>> START

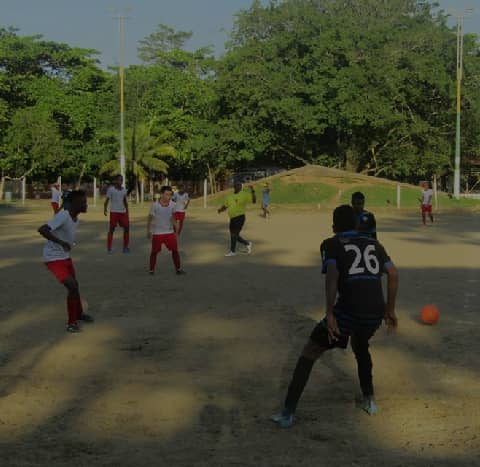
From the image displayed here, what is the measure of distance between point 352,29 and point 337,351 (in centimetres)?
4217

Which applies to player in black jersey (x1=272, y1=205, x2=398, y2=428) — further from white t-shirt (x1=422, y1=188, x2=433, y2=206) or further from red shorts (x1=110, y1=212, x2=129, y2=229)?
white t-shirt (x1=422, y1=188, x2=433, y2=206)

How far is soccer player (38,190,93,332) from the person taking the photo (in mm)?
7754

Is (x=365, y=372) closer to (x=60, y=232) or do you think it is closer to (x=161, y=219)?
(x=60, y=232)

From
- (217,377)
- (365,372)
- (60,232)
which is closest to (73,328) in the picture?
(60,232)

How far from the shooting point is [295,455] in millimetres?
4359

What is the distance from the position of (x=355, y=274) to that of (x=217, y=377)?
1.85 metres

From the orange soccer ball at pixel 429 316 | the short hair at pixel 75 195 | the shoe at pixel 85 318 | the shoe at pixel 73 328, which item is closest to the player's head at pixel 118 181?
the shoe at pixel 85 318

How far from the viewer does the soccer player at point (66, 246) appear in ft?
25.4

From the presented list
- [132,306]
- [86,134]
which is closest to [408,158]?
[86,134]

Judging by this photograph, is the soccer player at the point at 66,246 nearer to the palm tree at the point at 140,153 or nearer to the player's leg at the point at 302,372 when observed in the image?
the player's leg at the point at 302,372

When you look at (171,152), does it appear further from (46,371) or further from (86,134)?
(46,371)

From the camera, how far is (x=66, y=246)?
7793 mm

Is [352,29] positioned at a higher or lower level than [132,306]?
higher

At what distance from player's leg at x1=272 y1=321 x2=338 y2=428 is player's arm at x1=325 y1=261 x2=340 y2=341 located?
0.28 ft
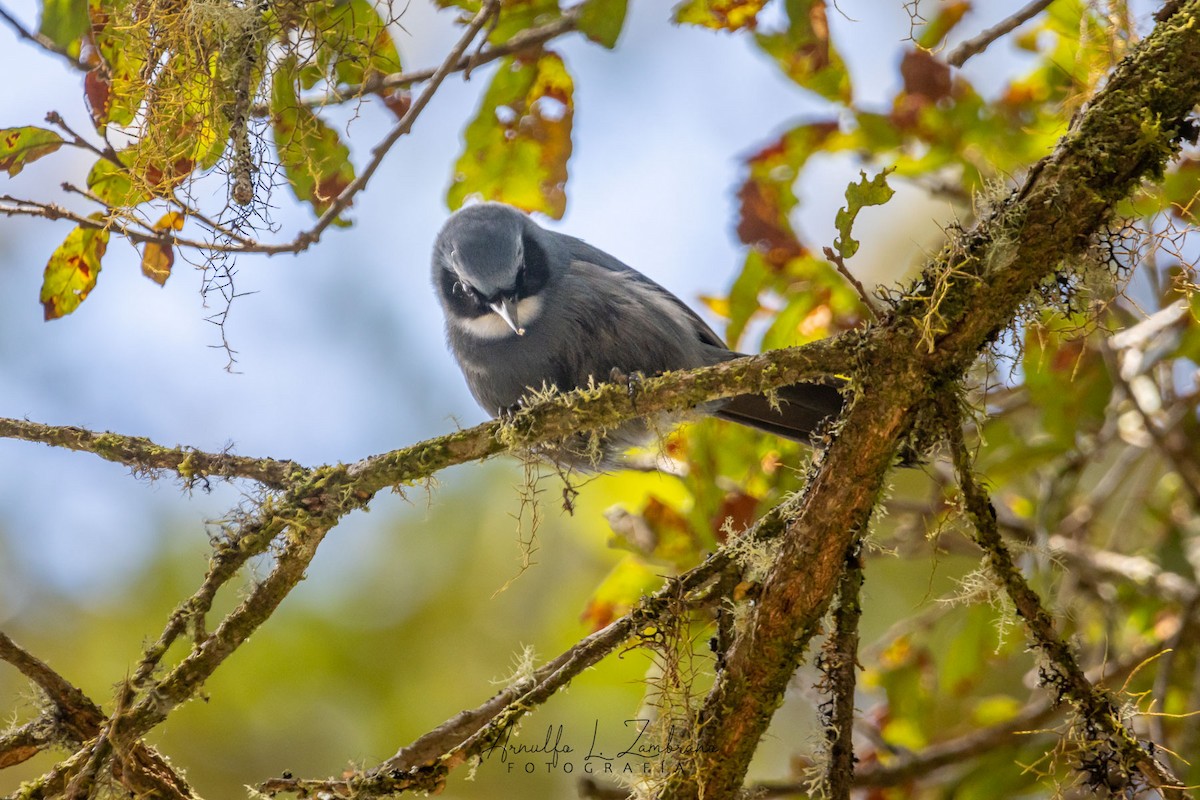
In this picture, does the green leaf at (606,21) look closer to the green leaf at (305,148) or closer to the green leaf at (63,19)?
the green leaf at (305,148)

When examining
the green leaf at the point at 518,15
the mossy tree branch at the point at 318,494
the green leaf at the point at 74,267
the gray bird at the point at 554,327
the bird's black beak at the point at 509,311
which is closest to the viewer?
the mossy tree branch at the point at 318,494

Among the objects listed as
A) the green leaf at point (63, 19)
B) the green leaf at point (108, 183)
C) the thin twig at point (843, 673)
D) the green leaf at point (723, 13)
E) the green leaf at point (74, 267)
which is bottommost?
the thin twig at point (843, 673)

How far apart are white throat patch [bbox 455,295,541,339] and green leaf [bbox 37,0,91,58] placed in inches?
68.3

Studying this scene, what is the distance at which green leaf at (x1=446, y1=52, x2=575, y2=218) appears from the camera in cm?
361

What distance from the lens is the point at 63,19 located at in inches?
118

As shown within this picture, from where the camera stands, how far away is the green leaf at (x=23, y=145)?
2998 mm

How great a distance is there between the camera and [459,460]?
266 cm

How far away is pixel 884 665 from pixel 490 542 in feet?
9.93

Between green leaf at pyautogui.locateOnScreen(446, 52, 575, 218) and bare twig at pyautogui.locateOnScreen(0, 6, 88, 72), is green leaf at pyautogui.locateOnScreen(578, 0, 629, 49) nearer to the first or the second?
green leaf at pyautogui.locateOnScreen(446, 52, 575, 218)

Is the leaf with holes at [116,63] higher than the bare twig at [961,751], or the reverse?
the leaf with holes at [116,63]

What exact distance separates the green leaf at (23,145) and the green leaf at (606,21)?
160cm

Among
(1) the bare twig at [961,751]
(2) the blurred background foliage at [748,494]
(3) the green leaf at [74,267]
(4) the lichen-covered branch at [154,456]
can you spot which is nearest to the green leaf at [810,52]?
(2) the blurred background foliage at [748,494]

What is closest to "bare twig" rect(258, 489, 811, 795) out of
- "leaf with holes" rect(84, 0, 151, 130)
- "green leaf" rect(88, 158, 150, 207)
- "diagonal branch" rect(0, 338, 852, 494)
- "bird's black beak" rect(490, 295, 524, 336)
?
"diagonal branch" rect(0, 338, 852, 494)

>> END

Written request - Could you convert the listing, from the line containing "What is closest" through the end of the listing, into a Markdown table with the columns No. and Line, giving each non-blank line its own numbered row?

Solution for this exercise -
| No. | Line |
|---|---|
| 1 | What is closest to "bare twig" rect(258, 489, 811, 795) out of |
| 2 | - "leaf with holes" rect(84, 0, 151, 130) |
| 3 | - "green leaf" rect(88, 158, 150, 207) |
| 4 | - "diagonal branch" rect(0, 338, 852, 494) |
| 5 | - "bird's black beak" rect(490, 295, 524, 336) |
| 6 | ? |
| 7 | "diagonal branch" rect(0, 338, 852, 494) |